Requirements: From the line that holds "In the provided" to the last line of the data, copy everything exactly; leave out all the rest.

Material provided:
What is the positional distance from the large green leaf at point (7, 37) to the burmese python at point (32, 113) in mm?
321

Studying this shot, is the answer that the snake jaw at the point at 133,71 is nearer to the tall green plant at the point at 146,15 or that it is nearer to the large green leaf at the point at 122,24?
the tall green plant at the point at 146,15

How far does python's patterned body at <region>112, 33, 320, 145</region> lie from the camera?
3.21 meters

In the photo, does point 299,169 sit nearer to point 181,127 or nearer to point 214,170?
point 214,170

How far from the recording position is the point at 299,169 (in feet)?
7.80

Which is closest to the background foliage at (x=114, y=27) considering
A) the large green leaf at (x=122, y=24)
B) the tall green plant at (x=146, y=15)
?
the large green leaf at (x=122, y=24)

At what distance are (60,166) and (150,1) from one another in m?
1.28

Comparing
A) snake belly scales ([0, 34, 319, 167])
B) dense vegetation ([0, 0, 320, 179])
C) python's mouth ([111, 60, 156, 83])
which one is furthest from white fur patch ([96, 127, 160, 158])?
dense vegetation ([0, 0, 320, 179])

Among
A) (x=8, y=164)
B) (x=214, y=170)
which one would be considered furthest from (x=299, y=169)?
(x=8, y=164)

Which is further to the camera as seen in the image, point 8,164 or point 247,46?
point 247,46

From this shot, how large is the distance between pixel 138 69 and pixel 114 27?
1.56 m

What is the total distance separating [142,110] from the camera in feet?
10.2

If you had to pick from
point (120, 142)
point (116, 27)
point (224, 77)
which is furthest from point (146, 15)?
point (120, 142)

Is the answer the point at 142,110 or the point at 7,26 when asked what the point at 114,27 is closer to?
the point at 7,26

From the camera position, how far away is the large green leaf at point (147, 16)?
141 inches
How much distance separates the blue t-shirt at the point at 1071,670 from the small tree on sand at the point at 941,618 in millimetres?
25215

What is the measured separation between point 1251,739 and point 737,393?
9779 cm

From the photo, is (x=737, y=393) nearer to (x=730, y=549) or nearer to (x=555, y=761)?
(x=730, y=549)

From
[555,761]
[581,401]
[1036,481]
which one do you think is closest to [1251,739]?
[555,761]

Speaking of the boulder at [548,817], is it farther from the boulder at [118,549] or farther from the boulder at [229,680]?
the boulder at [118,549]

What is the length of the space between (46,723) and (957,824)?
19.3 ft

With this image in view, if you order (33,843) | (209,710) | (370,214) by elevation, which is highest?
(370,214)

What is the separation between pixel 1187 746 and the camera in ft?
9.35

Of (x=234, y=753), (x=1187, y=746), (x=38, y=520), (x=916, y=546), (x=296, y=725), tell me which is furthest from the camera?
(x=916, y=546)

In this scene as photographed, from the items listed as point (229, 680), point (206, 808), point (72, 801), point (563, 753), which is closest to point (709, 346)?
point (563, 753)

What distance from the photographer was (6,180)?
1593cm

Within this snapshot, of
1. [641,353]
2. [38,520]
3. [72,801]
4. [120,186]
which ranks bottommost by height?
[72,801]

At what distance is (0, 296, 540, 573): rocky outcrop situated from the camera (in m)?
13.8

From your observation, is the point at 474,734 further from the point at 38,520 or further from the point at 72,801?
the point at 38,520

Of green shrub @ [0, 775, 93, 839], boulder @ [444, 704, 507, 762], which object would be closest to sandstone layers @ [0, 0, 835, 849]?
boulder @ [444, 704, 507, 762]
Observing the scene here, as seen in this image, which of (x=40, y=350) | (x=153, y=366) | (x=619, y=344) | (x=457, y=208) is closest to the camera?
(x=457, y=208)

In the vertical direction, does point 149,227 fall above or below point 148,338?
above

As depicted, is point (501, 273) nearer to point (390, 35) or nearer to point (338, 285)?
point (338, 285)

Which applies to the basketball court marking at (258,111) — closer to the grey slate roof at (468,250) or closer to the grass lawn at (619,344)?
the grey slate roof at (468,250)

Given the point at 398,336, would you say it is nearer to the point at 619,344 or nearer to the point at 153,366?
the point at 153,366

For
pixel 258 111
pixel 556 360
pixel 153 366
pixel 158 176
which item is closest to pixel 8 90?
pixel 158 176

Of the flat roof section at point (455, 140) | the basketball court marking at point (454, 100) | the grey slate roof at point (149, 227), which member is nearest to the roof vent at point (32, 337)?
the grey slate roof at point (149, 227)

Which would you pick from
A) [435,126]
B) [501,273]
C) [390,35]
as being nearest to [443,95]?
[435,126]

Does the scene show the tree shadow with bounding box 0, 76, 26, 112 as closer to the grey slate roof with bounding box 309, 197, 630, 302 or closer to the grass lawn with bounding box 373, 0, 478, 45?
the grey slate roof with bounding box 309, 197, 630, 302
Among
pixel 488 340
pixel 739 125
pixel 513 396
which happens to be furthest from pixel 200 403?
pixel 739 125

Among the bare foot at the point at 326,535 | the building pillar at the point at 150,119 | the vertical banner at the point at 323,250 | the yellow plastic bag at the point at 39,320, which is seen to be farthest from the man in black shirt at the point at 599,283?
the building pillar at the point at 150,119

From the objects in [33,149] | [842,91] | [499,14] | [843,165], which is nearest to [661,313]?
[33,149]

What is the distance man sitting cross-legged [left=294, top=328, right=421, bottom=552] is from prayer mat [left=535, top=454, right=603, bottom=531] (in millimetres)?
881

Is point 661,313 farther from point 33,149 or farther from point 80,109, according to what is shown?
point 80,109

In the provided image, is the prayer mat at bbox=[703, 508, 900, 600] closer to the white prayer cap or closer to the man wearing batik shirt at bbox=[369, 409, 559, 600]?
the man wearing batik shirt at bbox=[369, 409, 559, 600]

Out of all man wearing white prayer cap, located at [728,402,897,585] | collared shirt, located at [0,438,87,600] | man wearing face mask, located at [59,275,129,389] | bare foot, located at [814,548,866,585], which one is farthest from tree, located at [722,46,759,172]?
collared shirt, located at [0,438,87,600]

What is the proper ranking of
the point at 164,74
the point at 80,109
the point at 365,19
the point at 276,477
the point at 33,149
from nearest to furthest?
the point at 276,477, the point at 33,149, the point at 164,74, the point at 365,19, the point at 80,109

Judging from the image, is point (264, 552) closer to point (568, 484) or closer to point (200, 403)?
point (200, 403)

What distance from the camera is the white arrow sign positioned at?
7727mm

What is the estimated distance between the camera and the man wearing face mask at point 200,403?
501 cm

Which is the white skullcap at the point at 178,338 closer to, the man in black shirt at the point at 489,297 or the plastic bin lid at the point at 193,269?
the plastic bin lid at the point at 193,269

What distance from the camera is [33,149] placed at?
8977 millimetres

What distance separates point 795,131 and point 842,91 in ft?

Answer to this problem:
In the provided image, is the prayer mat at bbox=[703, 508, 900, 600] closer to the white prayer cap or closer to the man wearing batik shirt at bbox=[369, 409, 559, 600]?
the man wearing batik shirt at bbox=[369, 409, 559, 600]

Out of all man wearing white prayer cap, located at [728,402,897,585] | collared shirt, located at [0,438,87,600] | man wearing face mask, located at [59,275,129,389] | bare foot, located at [814,548,866,585], which one is farthest from tree, located at [722,46,759,172]?
collared shirt, located at [0,438,87,600]

What is the proper ranking of
the point at 164,74
the point at 80,109
the point at 365,19
the point at 276,477
the point at 33,149
from nearest to furthest?
the point at 276,477, the point at 33,149, the point at 164,74, the point at 365,19, the point at 80,109

Judging from the image, is point (264, 552) closer to point (568, 484) or closer to point (200, 403)?
point (200, 403)

What distance from the camera is the white arrow sign positioned at?
7727mm

What is the estimated distance between the camera and the man wearing face mask at point 200,403?
501 cm

Which is the white skullcap at the point at 178,338 closer to, the man in black shirt at the point at 489,297 or the plastic bin lid at the point at 193,269?
the plastic bin lid at the point at 193,269

What distance from the camera is [33,149] placed at?
8977 millimetres

What distance separates point 795,131 and point 842,91 in ft?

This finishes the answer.